(Records excerpted from a collection)
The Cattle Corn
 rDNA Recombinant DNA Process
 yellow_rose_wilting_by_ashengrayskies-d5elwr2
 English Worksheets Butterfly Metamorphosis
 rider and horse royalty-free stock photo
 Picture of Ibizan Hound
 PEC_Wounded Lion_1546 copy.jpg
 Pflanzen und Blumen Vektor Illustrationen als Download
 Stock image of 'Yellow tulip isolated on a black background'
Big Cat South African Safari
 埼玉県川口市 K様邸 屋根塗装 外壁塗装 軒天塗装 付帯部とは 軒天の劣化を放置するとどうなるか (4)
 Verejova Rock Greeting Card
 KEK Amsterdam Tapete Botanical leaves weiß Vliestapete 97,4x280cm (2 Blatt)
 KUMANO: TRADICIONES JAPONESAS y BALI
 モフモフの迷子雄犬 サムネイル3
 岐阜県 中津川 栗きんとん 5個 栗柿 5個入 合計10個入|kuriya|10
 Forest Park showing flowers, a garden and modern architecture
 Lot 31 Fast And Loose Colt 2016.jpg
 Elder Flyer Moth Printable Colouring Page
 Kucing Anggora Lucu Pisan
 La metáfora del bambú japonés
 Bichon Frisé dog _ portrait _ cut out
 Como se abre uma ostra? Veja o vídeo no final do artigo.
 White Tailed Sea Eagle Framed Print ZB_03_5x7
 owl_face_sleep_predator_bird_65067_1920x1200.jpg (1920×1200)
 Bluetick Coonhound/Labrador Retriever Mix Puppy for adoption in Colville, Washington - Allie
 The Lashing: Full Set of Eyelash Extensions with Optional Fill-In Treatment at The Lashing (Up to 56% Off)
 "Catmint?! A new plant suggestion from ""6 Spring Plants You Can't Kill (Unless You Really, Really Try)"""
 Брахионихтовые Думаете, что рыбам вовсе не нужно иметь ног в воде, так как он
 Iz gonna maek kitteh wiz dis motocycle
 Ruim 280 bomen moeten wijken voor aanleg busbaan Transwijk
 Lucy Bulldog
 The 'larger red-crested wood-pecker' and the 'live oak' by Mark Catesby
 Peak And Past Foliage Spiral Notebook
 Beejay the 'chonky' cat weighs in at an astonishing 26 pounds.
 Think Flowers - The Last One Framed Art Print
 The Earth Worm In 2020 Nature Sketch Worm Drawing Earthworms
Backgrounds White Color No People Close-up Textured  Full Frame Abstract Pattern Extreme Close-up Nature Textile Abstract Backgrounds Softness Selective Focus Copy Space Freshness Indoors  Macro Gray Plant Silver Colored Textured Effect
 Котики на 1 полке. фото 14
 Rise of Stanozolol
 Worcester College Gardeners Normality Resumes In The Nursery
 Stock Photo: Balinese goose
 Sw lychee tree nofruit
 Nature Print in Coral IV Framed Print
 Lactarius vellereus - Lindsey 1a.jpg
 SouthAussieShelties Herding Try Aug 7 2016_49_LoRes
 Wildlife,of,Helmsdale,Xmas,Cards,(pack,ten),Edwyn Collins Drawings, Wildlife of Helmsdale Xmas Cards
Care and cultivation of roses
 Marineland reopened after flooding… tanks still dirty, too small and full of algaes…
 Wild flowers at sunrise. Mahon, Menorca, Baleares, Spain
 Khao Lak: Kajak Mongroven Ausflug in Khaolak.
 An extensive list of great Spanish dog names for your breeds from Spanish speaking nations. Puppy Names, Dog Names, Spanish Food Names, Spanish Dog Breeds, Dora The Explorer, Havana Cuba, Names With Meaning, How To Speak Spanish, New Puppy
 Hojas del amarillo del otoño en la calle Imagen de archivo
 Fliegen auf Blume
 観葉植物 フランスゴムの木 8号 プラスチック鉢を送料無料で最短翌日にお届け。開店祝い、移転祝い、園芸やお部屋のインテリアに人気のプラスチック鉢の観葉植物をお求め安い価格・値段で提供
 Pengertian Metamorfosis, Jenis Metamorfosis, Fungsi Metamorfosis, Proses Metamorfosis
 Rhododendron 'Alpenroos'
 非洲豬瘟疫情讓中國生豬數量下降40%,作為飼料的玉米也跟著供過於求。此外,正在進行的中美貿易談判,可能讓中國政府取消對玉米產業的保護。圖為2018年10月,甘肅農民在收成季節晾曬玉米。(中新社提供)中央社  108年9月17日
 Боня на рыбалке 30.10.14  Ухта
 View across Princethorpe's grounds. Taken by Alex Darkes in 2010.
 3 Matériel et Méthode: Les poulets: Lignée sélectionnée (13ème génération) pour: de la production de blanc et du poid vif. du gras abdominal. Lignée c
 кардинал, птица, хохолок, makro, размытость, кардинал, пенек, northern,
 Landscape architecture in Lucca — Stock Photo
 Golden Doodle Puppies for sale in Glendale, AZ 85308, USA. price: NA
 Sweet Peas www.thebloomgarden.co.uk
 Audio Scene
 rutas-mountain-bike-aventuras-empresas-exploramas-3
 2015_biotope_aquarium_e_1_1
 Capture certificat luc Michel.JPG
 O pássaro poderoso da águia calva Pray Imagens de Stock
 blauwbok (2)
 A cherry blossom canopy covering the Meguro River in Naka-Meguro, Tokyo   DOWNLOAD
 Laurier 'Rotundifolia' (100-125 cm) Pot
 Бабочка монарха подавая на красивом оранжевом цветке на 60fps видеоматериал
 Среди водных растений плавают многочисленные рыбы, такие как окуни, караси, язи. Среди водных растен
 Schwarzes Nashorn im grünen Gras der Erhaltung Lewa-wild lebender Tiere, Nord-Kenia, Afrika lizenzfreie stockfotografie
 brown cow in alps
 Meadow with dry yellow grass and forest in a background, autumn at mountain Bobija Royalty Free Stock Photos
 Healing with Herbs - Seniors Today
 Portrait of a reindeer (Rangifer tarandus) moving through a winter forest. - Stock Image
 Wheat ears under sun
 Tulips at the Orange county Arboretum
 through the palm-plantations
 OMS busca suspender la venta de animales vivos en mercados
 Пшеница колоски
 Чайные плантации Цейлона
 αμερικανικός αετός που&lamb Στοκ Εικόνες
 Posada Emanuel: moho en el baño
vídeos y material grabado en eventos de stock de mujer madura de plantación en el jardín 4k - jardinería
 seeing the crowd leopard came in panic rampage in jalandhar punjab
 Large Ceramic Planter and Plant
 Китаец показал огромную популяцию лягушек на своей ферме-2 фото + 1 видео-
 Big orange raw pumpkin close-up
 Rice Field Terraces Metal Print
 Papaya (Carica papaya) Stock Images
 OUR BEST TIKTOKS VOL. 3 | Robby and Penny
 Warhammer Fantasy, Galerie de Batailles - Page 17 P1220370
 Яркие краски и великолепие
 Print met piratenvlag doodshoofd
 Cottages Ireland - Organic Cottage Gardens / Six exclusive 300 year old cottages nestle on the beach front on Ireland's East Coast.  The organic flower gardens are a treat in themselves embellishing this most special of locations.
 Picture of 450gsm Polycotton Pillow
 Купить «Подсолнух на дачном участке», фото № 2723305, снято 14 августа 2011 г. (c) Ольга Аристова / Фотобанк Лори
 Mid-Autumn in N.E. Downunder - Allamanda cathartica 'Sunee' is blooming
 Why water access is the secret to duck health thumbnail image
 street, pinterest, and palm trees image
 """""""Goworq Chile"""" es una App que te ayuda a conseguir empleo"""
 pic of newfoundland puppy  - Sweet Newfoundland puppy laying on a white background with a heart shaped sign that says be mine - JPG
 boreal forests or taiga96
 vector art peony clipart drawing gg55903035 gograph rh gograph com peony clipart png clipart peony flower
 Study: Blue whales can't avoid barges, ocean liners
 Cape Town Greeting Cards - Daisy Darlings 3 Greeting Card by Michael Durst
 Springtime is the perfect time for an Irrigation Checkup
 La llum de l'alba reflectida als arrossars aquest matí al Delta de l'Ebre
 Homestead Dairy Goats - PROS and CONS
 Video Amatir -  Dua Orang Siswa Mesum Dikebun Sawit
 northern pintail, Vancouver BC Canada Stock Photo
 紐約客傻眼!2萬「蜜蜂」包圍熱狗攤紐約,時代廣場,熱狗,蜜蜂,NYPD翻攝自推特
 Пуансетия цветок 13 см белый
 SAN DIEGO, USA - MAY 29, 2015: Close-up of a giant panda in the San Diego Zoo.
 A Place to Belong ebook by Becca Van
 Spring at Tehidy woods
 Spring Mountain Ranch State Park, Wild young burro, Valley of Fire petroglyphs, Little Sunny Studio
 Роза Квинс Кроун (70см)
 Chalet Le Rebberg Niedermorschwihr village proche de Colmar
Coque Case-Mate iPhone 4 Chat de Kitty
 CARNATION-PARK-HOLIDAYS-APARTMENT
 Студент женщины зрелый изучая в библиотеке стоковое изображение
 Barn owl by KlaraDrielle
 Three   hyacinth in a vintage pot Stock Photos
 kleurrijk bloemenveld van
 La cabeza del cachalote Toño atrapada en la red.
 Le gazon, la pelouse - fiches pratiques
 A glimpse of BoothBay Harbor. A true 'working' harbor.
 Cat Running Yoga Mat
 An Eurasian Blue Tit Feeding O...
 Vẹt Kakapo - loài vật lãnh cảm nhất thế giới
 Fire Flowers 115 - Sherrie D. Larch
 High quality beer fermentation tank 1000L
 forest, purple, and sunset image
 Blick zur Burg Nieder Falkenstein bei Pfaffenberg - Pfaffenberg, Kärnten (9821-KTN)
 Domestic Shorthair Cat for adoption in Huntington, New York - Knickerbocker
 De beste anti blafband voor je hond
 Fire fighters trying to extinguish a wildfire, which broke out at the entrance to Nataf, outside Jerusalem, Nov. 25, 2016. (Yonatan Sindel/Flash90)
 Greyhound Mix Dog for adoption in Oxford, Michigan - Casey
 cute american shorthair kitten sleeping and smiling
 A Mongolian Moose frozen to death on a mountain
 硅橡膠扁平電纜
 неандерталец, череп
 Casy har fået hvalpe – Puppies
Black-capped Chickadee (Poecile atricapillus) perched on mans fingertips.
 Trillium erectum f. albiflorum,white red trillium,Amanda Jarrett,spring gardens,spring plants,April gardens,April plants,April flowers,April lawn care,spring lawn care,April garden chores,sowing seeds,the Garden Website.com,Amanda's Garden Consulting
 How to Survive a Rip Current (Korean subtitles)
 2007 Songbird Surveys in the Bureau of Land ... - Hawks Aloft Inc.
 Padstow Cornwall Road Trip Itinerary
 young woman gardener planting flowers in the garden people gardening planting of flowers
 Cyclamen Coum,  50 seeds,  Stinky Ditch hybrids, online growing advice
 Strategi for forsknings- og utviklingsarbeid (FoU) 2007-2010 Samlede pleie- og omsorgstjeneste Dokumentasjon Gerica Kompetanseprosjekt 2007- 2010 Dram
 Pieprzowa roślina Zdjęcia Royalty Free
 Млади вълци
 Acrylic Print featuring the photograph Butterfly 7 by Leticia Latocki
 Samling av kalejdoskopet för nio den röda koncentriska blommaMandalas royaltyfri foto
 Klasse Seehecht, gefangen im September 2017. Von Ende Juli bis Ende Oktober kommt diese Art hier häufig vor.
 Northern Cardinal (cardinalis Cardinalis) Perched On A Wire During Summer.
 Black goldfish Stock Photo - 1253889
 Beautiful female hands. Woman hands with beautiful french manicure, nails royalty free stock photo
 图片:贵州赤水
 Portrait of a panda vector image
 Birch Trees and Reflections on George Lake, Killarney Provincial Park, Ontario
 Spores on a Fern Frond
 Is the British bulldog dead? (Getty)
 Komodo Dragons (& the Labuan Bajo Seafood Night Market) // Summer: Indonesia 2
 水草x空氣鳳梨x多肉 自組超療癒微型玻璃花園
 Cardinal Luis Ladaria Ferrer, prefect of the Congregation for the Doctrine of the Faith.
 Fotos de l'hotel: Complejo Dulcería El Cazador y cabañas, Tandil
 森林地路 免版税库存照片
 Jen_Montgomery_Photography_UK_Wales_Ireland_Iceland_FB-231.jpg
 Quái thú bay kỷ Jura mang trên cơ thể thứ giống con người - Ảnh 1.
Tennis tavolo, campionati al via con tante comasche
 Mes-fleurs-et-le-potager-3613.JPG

→ Directions: Reproduce exactly every line that sits between the start of the entries and the line bearing "A new plant", counting both of those lines.

→ Solution to this task:
The Cattle Corn
 rDNA Recombinant DNA Process
 yellow_rose_wilting_by_ashengrayskies-d5elwr2
 English Worksheets Butterfly Metamorphosis
 rider and horse royalty-free stock photo
 Picture of Ibizan Hound
 PEC_Wounded Lion_1546 copy.jpg
 Pflanzen und Blumen Vektor Illustrationen als Download
 Stock image of 'Yellow tulip isolated on a black background'
Big Cat South African Safari
 埼玉県川口市 K様邸 屋根塗装 外壁塗装 軒天塗装 付帯部とは 軒天の劣化を放置するとどうなるか (4)
 Verejova Rock Greeting Card
 KEK Amsterdam Tapete Botanical leaves weiß Vliestapete 97,4x280cm (2 Blatt)
 KUMANO: TRADICIONES JAPONESAS y BALI
 モフモフの迷子雄犬 サムネイル3
 岐阜県 中津川 栗きんとん 5個 栗柿 5個入 合計10個入|kuriya|10
 Forest Park showing flowers, a garden and modern architecture
 Lot 31 Fast And Loose Colt 2016.jpg
 Elder Flyer Moth Printable Colouring Page
 Kucing Anggora Lucu Pisan
 La metáfora del bambú japonés
 Bichon Frisé dog _ portrait _ cut out
 Como se abre uma ostra? Veja o vídeo no final do artigo.
 White Tailed Sea Eagle Framed Print ZB_03_5x7
 owl_face_sleep_predator_bird_65067_1920x1200.jpg (1920×1200)
 Bluetick Coonhound/Labrador Retriever Mix Puppy for adoption in Colville, Washington - Allie
 The Lashing: Full Set of Eyelash Extensions with Optional Fill-In Treatment at The Lashing (Up to 56% Off)
 "Catmint?! A new plant suggestion from ""6 Spring Plants You Can't Kill (Unless You Really, Really Try)"""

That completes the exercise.